== Aim of the exercise ==
Quote every line of the listing below word for word, omitting the pictures.

-- BEGIN Extracted entries --

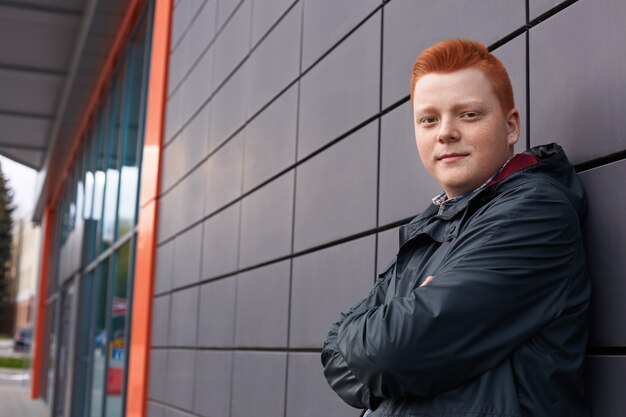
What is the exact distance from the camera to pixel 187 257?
6.02 metres

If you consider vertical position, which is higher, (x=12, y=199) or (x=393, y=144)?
(x=12, y=199)

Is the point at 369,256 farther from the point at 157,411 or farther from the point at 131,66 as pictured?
the point at 131,66

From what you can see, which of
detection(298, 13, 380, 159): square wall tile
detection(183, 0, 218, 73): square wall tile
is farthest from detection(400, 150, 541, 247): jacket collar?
detection(183, 0, 218, 73): square wall tile

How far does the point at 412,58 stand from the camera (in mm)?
2955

-- END Extracted entries --

== Answer to this problem ==
What is the exact distance from the camera to pixel 187 257?
6.02 metres

If you consider vertical position, which is higher, (x=12, y=199) or (x=393, y=144)?
(x=12, y=199)

Is the point at 369,256 farther from the point at 157,411 or farther from the point at 131,66 as pictured?
the point at 131,66

From what you can see, which of
detection(298, 13, 380, 159): square wall tile
detection(183, 0, 218, 73): square wall tile
is farthest from detection(400, 150, 541, 247): jacket collar?
detection(183, 0, 218, 73): square wall tile

How far does the point at 412,58 stand from the camera (in mm)?
2955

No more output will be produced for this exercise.